The Right to Refuse a Jury Trial - Is Not A Right At All in Colorado


In a recent decision of the Colorado Supreme Court that involved what is called an interlocutory appeal - (that means an appeal that takes place DURING rather than after the tria) - the Colorado Supreme court reversed an order from the trial court granting defendant a bench trial over the People's objection. Defendant sought to waive his right to a jury trial under C.R.S. § 18-1-406(2), but the People refused to consent to the "waiver" of that right under C.R.S. § 16-10-101.

The Colorado Supreme Court held that the trial court exceeded it;s jurisdiction when it determined that a jury trial would subject defendant to a constitutionally unfair proceeding because he risked impeachment based on his prior felony convictions, which included a conviction for failure to register as a sex offender, and because the evidence at trial would reveal his history of drug use and his status as a confidential informant. In re People v. McKeel

H. Michael's Take

It is a little known fact and reality of everyday life of Colorado Criminal Defense Lawyers - that the District Attorney - the prosecutor - has a right to ask for a jury over the objection of the accused in a trial.

There clearly are occasions when tactically it makes sense to try a case to the Judge alone-A Judge will most likely ignore issues pertaining to a Defendant's criminal history instead focusing on the facts and the law of the case. A Judge also is much more careful to avoid bias and passion or be misled by collateral issues unrelated to the guilt or innocence of the Defendant.

Colorado's law CRS 18-1-406(2) - provides, "the person accused of a felony or misdemeanor may waive a trial by jury by express written instrument filed of record or by announcement in open court appearing of record."

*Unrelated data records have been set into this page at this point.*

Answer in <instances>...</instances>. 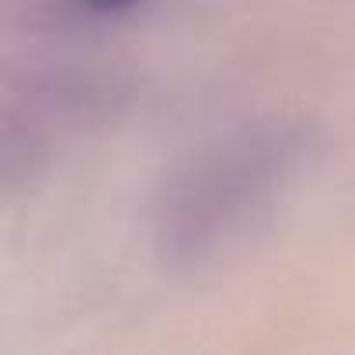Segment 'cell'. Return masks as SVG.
Wrapping results in <instances>:
<instances>
[{"label":"cell","instance_id":"6da1fadb","mask_svg":"<svg viewBox=\"0 0 355 355\" xmlns=\"http://www.w3.org/2000/svg\"><path fill=\"white\" fill-rule=\"evenodd\" d=\"M306 139L286 122H254L216 136L178 164L157 196V248L171 261H199L234 244L289 189Z\"/></svg>","mask_w":355,"mask_h":355},{"label":"cell","instance_id":"7a4b0ae2","mask_svg":"<svg viewBox=\"0 0 355 355\" xmlns=\"http://www.w3.org/2000/svg\"><path fill=\"white\" fill-rule=\"evenodd\" d=\"M80 11H91V15H119V11H129L143 0H73Z\"/></svg>","mask_w":355,"mask_h":355}]
</instances>
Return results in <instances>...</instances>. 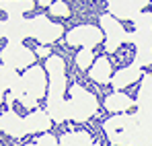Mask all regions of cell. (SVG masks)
Masks as SVG:
<instances>
[{
    "label": "cell",
    "mask_w": 152,
    "mask_h": 146,
    "mask_svg": "<svg viewBox=\"0 0 152 146\" xmlns=\"http://www.w3.org/2000/svg\"><path fill=\"white\" fill-rule=\"evenodd\" d=\"M48 95V74L43 66H29L23 74H19L10 89H8V105H12L15 101H19L25 109H35L37 101Z\"/></svg>",
    "instance_id": "obj_1"
},
{
    "label": "cell",
    "mask_w": 152,
    "mask_h": 146,
    "mask_svg": "<svg viewBox=\"0 0 152 146\" xmlns=\"http://www.w3.org/2000/svg\"><path fill=\"white\" fill-rule=\"evenodd\" d=\"M45 74H48V115L53 123H62L68 120L66 107V64L62 56L45 58Z\"/></svg>",
    "instance_id": "obj_2"
},
{
    "label": "cell",
    "mask_w": 152,
    "mask_h": 146,
    "mask_svg": "<svg viewBox=\"0 0 152 146\" xmlns=\"http://www.w3.org/2000/svg\"><path fill=\"white\" fill-rule=\"evenodd\" d=\"M136 105V138L134 146H152V74H142Z\"/></svg>",
    "instance_id": "obj_3"
},
{
    "label": "cell",
    "mask_w": 152,
    "mask_h": 146,
    "mask_svg": "<svg viewBox=\"0 0 152 146\" xmlns=\"http://www.w3.org/2000/svg\"><path fill=\"white\" fill-rule=\"evenodd\" d=\"M66 107H68V120H72L76 123H84L97 113L99 99L88 89H84L80 84H72L70 87V99L66 101Z\"/></svg>",
    "instance_id": "obj_4"
},
{
    "label": "cell",
    "mask_w": 152,
    "mask_h": 146,
    "mask_svg": "<svg viewBox=\"0 0 152 146\" xmlns=\"http://www.w3.org/2000/svg\"><path fill=\"white\" fill-rule=\"evenodd\" d=\"M99 23H101V31H103V37H105V51L107 54H115L124 43H132V33L126 31L124 25L115 17H111L109 12L101 15Z\"/></svg>",
    "instance_id": "obj_5"
},
{
    "label": "cell",
    "mask_w": 152,
    "mask_h": 146,
    "mask_svg": "<svg viewBox=\"0 0 152 146\" xmlns=\"http://www.w3.org/2000/svg\"><path fill=\"white\" fill-rule=\"evenodd\" d=\"M35 58H37L35 51L19 41H8L0 51V62L12 70H27L29 66L35 64Z\"/></svg>",
    "instance_id": "obj_6"
},
{
    "label": "cell",
    "mask_w": 152,
    "mask_h": 146,
    "mask_svg": "<svg viewBox=\"0 0 152 146\" xmlns=\"http://www.w3.org/2000/svg\"><path fill=\"white\" fill-rule=\"evenodd\" d=\"M29 23H31V37L37 39L39 45H50L64 35V27L60 23L50 21L45 15H37L29 19Z\"/></svg>",
    "instance_id": "obj_7"
},
{
    "label": "cell",
    "mask_w": 152,
    "mask_h": 146,
    "mask_svg": "<svg viewBox=\"0 0 152 146\" xmlns=\"http://www.w3.org/2000/svg\"><path fill=\"white\" fill-rule=\"evenodd\" d=\"M66 41L74 48L93 49L103 41V31L95 25H76L66 33Z\"/></svg>",
    "instance_id": "obj_8"
},
{
    "label": "cell",
    "mask_w": 152,
    "mask_h": 146,
    "mask_svg": "<svg viewBox=\"0 0 152 146\" xmlns=\"http://www.w3.org/2000/svg\"><path fill=\"white\" fill-rule=\"evenodd\" d=\"M152 0H107V10L117 21H132Z\"/></svg>",
    "instance_id": "obj_9"
},
{
    "label": "cell",
    "mask_w": 152,
    "mask_h": 146,
    "mask_svg": "<svg viewBox=\"0 0 152 146\" xmlns=\"http://www.w3.org/2000/svg\"><path fill=\"white\" fill-rule=\"evenodd\" d=\"M4 37L8 41L23 43L27 37H31V23L23 17H8L4 21Z\"/></svg>",
    "instance_id": "obj_10"
},
{
    "label": "cell",
    "mask_w": 152,
    "mask_h": 146,
    "mask_svg": "<svg viewBox=\"0 0 152 146\" xmlns=\"http://www.w3.org/2000/svg\"><path fill=\"white\" fill-rule=\"evenodd\" d=\"M142 68H138L136 64H129V66H124L119 70H115V74H111V80L109 84L113 87V91H124L127 87H132L134 82H138L142 78Z\"/></svg>",
    "instance_id": "obj_11"
},
{
    "label": "cell",
    "mask_w": 152,
    "mask_h": 146,
    "mask_svg": "<svg viewBox=\"0 0 152 146\" xmlns=\"http://www.w3.org/2000/svg\"><path fill=\"white\" fill-rule=\"evenodd\" d=\"M0 130L4 134H8L10 138H23L25 136V122L17 111L6 109L0 115Z\"/></svg>",
    "instance_id": "obj_12"
},
{
    "label": "cell",
    "mask_w": 152,
    "mask_h": 146,
    "mask_svg": "<svg viewBox=\"0 0 152 146\" xmlns=\"http://www.w3.org/2000/svg\"><path fill=\"white\" fill-rule=\"evenodd\" d=\"M23 122H25V134H41V132H48L51 128V123H53L45 109H33L27 117H23Z\"/></svg>",
    "instance_id": "obj_13"
},
{
    "label": "cell",
    "mask_w": 152,
    "mask_h": 146,
    "mask_svg": "<svg viewBox=\"0 0 152 146\" xmlns=\"http://www.w3.org/2000/svg\"><path fill=\"white\" fill-rule=\"evenodd\" d=\"M111 74H113V70H111V62H109L107 56L95 58L93 66L88 68V76H91V80H95L97 84H109Z\"/></svg>",
    "instance_id": "obj_14"
},
{
    "label": "cell",
    "mask_w": 152,
    "mask_h": 146,
    "mask_svg": "<svg viewBox=\"0 0 152 146\" xmlns=\"http://www.w3.org/2000/svg\"><path fill=\"white\" fill-rule=\"evenodd\" d=\"M129 107H134V99L124 91H113L111 95L105 97V109L109 113H127Z\"/></svg>",
    "instance_id": "obj_15"
},
{
    "label": "cell",
    "mask_w": 152,
    "mask_h": 146,
    "mask_svg": "<svg viewBox=\"0 0 152 146\" xmlns=\"http://www.w3.org/2000/svg\"><path fill=\"white\" fill-rule=\"evenodd\" d=\"M58 146H99L88 132H64L58 140Z\"/></svg>",
    "instance_id": "obj_16"
},
{
    "label": "cell",
    "mask_w": 152,
    "mask_h": 146,
    "mask_svg": "<svg viewBox=\"0 0 152 146\" xmlns=\"http://www.w3.org/2000/svg\"><path fill=\"white\" fill-rule=\"evenodd\" d=\"M33 0H0V10H4L8 17H23L25 12L33 10Z\"/></svg>",
    "instance_id": "obj_17"
},
{
    "label": "cell",
    "mask_w": 152,
    "mask_h": 146,
    "mask_svg": "<svg viewBox=\"0 0 152 146\" xmlns=\"http://www.w3.org/2000/svg\"><path fill=\"white\" fill-rule=\"evenodd\" d=\"M132 43L136 49H152V29H134Z\"/></svg>",
    "instance_id": "obj_18"
},
{
    "label": "cell",
    "mask_w": 152,
    "mask_h": 146,
    "mask_svg": "<svg viewBox=\"0 0 152 146\" xmlns=\"http://www.w3.org/2000/svg\"><path fill=\"white\" fill-rule=\"evenodd\" d=\"M17 76H19L17 70H12V68H8V66L0 64V103L4 101L6 91L10 89V84H12V80H15Z\"/></svg>",
    "instance_id": "obj_19"
},
{
    "label": "cell",
    "mask_w": 152,
    "mask_h": 146,
    "mask_svg": "<svg viewBox=\"0 0 152 146\" xmlns=\"http://www.w3.org/2000/svg\"><path fill=\"white\" fill-rule=\"evenodd\" d=\"M93 62H95V56H93V49H78V54H76V66L80 68V70H88L91 66H93Z\"/></svg>",
    "instance_id": "obj_20"
},
{
    "label": "cell",
    "mask_w": 152,
    "mask_h": 146,
    "mask_svg": "<svg viewBox=\"0 0 152 146\" xmlns=\"http://www.w3.org/2000/svg\"><path fill=\"white\" fill-rule=\"evenodd\" d=\"M138 68H144V66H150L152 64V49H136V56H134V62Z\"/></svg>",
    "instance_id": "obj_21"
},
{
    "label": "cell",
    "mask_w": 152,
    "mask_h": 146,
    "mask_svg": "<svg viewBox=\"0 0 152 146\" xmlns=\"http://www.w3.org/2000/svg\"><path fill=\"white\" fill-rule=\"evenodd\" d=\"M132 23H134V29H152V12L142 10L140 15L132 19Z\"/></svg>",
    "instance_id": "obj_22"
},
{
    "label": "cell",
    "mask_w": 152,
    "mask_h": 146,
    "mask_svg": "<svg viewBox=\"0 0 152 146\" xmlns=\"http://www.w3.org/2000/svg\"><path fill=\"white\" fill-rule=\"evenodd\" d=\"M50 12L53 17H70V8H68V4L64 2V0H56V2H51L50 4Z\"/></svg>",
    "instance_id": "obj_23"
},
{
    "label": "cell",
    "mask_w": 152,
    "mask_h": 146,
    "mask_svg": "<svg viewBox=\"0 0 152 146\" xmlns=\"http://www.w3.org/2000/svg\"><path fill=\"white\" fill-rule=\"evenodd\" d=\"M35 146H58V140L51 134H39L35 140Z\"/></svg>",
    "instance_id": "obj_24"
},
{
    "label": "cell",
    "mask_w": 152,
    "mask_h": 146,
    "mask_svg": "<svg viewBox=\"0 0 152 146\" xmlns=\"http://www.w3.org/2000/svg\"><path fill=\"white\" fill-rule=\"evenodd\" d=\"M35 56L50 58V48H48V45H37V48H35Z\"/></svg>",
    "instance_id": "obj_25"
},
{
    "label": "cell",
    "mask_w": 152,
    "mask_h": 146,
    "mask_svg": "<svg viewBox=\"0 0 152 146\" xmlns=\"http://www.w3.org/2000/svg\"><path fill=\"white\" fill-rule=\"evenodd\" d=\"M37 4H41V6H50L51 0H37Z\"/></svg>",
    "instance_id": "obj_26"
},
{
    "label": "cell",
    "mask_w": 152,
    "mask_h": 146,
    "mask_svg": "<svg viewBox=\"0 0 152 146\" xmlns=\"http://www.w3.org/2000/svg\"><path fill=\"white\" fill-rule=\"evenodd\" d=\"M0 37H4V21H0Z\"/></svg>",
    "instance_id": "obj_27"
},
{
    "label": "cell",
    "mask_w": 152,
    "mask_h": 146,
    "mask_svg": "<svg viewBox=\"0 0 152 146\" xmlns=\"http://www.w3.org/2000/svg\"><path fill=\"white\" fill-rule=\"evenodd\" d=\"M25 146H35V144H33V142H31V144H25Z\"/></svg>",
    "instance_id": "obj_28"
},
{
    "label": "cell",
    "mask_w": 152,
    "mask_h": 146,
    "mask_svg": "<svg viewBox=\"0 0 152 146\" xmlns=\"http://www.w3.org/2000/svg\"><path fill=\"white\" fill-rule=\"evenodd\" d=\"M0 146H2V144H0Z\"/></svg>",
    "instance_id": "obj_29"
}]
</instances>
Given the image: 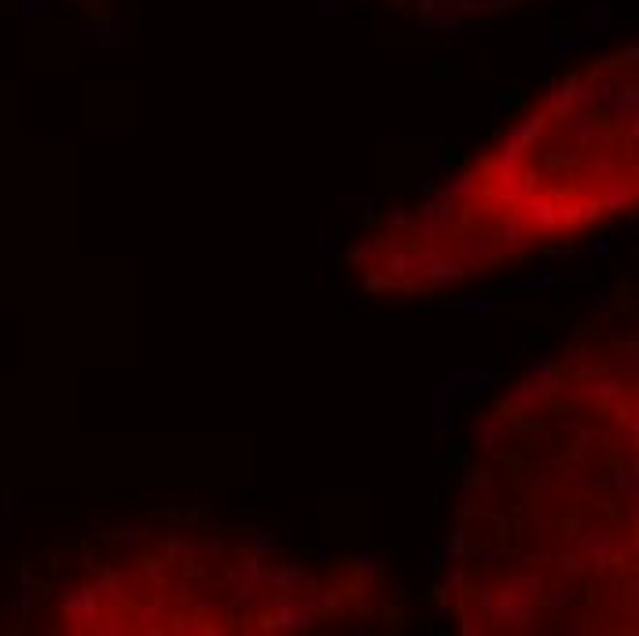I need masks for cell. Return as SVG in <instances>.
I'll return each instance as SVG.
<instances>
[{
    "label": "cell",
    "instance_id": "1",
    "mask_svg": "<svg viewBox=\"0 0 639 636\" xmlns=\"http://www.w3.org/2000/svg\"><path fill=\"white\" fill-rule=\"evenodd\" d=\"M452 419H456V394L441 383L438 394H434V416H430V434H434V441H445V430L452 427Z\"/></svg>",
    "mask_w": 639,
    "mask_h": 636
},
{
    "label": "cell",
    "instance_id": "2",
    "mask_svg": "<svg viewBox=\"0 0 639 636\" xmlns=\"http://www.w3.org/2000/svg\"><path fill=\"white\" fill-rule=\"evenodd\" d=\"M85 34H89L96 45H111V48L125 45V23L122 19H96V23L85 26Z\"/></svg>",
    "mask_w": 639,
    "mask_h": 636
},
{
    "label": "cell",
    "instance_id": "3",
    "mask_svg": "<svg viewBox=\"0 0 639 636\" xmlns=\"http://www.w3.org/2000/svg\"><path fill=\"white\" fill-rule=\"evenodd\" d=\"M577 100H581L577 85H559V89L551 92V100H548V111L551 114H566V111H573V103Z\"/></svg>",
    "mask_w": 639,
    "mask_h": 636
},
{
    "label": "cell",
    "instance_id": "4",
    "mask_svg": "<svg viewBox=\"0 0 639 636\" xmlns=\"http://www.w3.org/2000/svg\"><path fill=\"white\" fill-rule=\"evenodd\" d=\"M507 438H511V430H507V423L500 416H489L482 423V449H496V445L507 441Z\"/></svg>",
    "mask_w": 639,
    "mask_h": 636
},
{
    "label": "cell",
    "instance_id": "5",
    "mask_svg": "<svg viewBox=\"0 0 639 636\" xmlns=\"http://www.w3.org/2000/svg\"><path fill=\"white\" fill-rule=\"evenodd\" d=\"M493 305H496V298H489V294H482V298H471V302H452V305H449V313H463V316H485V313H493Z\"/></svg>",
    "mask_w": 639,
    "mask_h": 636
},
{
    "label": "cell",
    "instance_id": "6",
    "mask_svg": "<svg viewBox=\"0 0 639 636\" xmlns=\"http://www.w3.org/2000/svg\"><path fill=\"white\" fill-rule=\"evenodd\" d=\"M555 287V269H540V272H529L526 280H518V291H548Z\"/></svg>",
    "mask_w": 639,
    "mask_h": 636
},
{
    "label": "cell",
    "instance_id": "7",
    "mask_svg": "<svg viewBox=\"0 0 639 636\" xmlns=\"http://www.w3.org/2000/svg\"><path fill=\"white\" fill-rule=\"evenodd\" d=\"M276 545H280V534H276L272 526H261V529H258V540H254L258 556H265V552H269V548H276Z\"/></svg>",
    "mask_w": 639,
    "mask_h": 636
},
{
    "label": "cell",
    "instance_id": "8",
    "mask_svg": "<svg viewBox=\"0 0 639 636\" xmlns=\"http://www.w3.org/2000/svg\"><path fill=\"white\" fill-rule=\"evenodd\" d=\"M555 357H540V360H532V364H529V375H537V379H551V375H555Z\"/></svg>",
    "mask_w": 639,
    "mask_h": 636
},
{
    "label": "cell",
    "instance_id": "9",
    "mask_svg": "<svg viewBox=\"0 0 639 636\" xmlns=\"http://www.w3.org/2000/svg\"><path fill=\"white\" fill-rule=\"evenodd\" d=\"M610 305H614V294H599V302H592L588 316H592L595 324H603V320H606V313H610Z\"/></svg>",
    "mask_w": 639,
    "mask_h": 636
},
{
    "label": "cell",
    "instance_id": "10",
    "mask_svg": "<svg viewBox=\"0 0 639 636\" xmlns=\"http://www.w3.org/2000/svg\"><path fill=\"white\" fill-rule=\"evenodd\" d=\"M316 15L327 23V19H342L346 12L338 8V0H316Z\"/></svg>",
    "mask_w": 639,
    "mask_h": 636
},
{
    "label": "cell",
    "instance_id": "11",
    "mask_svg": "<svg viewBox=\"0 0 639 636\" xmlns=\"http://www.w3.org/2000/svg\"><path fill=\"white\" fill-rule=\"evenodd\" d=\"M371 570H375V548H364V552H357V574L368 578Z\"/></svg>",
    "mask_w": 639,
    "mask_h": 636
},
{
    "label": "cell",
    "instance_id": "12",
    "mask_svg": "<svg viewBox=\"0 0 639 636\" xmlns=\"http://www.w3.org/2000/svg\"><path fill=\"white\" fill-rule=\"evenodd\" d=\"M23 15H26V19H48L45 0H23Z\"/></svg>",
    "mask_w": 639,
    "mask_h": 636
},
{
    "label": "cell",
    "instance_id": "13",
    "mask_svg": "<svg viewBox=\"0 0 639 636\" xmlns=\"http://www.w3.org/2000/svg\"><path fill=\"white\" fill-rule=\"evenodd\" d=\"M452 166H456V155H452V151H441L438 158H434V173H438V177H441V173H449Z\"/></svg>",
    "mask_w": 639,
    "mask_h": 636
},
{
    "label": "cell",
    "instance_id": "14",
    "mask_svg": "<svg viewBox=\"0 0 639 636\" xmlns=\"http://www.w3.org/2000/svg\"><path fill=\"white\" fill-rule=\"evenodd\" d=\"M614 250V236H603L599 243H595V247H592V254H595V258H606V254H610Z\"/></svg>",
    "mask_w": 639,
    "mask_h": 636
},
{
    "label": "cell",
    "instance_id": "15",
    "mask_svg": "<svg viewBox=\"0 0 639 636\" xmlns=\"http://www.w3.org/2000/svg\"><path fill=\"white\" fill-rule=\"evenodd\" d=\"M327 250H331V243H327V228L320 225L316 228V254H327Z\"/></svg>",
    "mask_w": 639,
    "mask_h": 636
},
{
    "label": "cell",
    "instance_id": "16",
    "mask_svg": "<svg viewBox=\"0 0 639 636\" xmlns=\"http://www.w3.org/2000/svg\"><path fill=\"white\" fill-rule=\"evenodd\" d=\"M357 203H360V214H364V217H375V203H371L368 195H364V199H357Z\"/></svg>",
    "mask_w": 639,
    "mask_h": 636
},
{
    "label": "cell",
    "instance_id": "17",
    "mask_svg": "<svg viewBox=\"0 0 639 636\" xmlns=\"http://www.w3.org/2000/svg\"><path fill=\"white\" fill-rule=\"evenodd\" d=\"M500 111H504V96L496 92V96H493V114H500Z\"/></svg>",
    "mask_w": 639,
    "mask_h": 636
}]
</instances>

The District Attorney's objection was under under section 16-10-101, C.R.S. (2009), which provides, "The [P]eople shall also have the right to refuse to consent to a waiver of a trial or sentencing determination by jury in all cases in which the accused has the right to request a trial or sentencing determination by jury."

The People contended that McKeel had not presented any evidence "that a fair and impartial jury cannot be selected from this community." They argued that if McKeel chose to testify, the trial court would give jury instructions to limit any unfairly prejudicial impact arising from his impeachment by prior felony convictions. The People also rejected the notion that the courts should presume that a jury would be unfair or biased toward defendants with drug-related issues that were collateral to the charges at issue.

The Supreme Court here held that the lower court went too far and exceeded it's jurisdiction when it determined that a jury trial would subject McKeel to a constitutionally unfair proceeding because he risked impeachment based on his prior felony convictions, which included a conviction for failure to register as a sex offender, and because the evidence at trial would reveal his history of drug use and his status as a confidential informant. Accordingly, the trial court's order was vacated and the trial court was ordered to set the matter for a jury trial.

The appellate court ruling was correct - because it followed the law - however the law should be amended to allow a Judge to do what we pay them to do -- judge the case before them and permit a waiver of a jury where the trial court knows a jury would struggle to be fair.

The impact of the ruling I am certain will deal a serious blow to the Defendant's chances at trial and will deny him a fair trial - as the jurors inthis case will have great difficulty separating the facts and evidence of the case before them from the Defendant's past.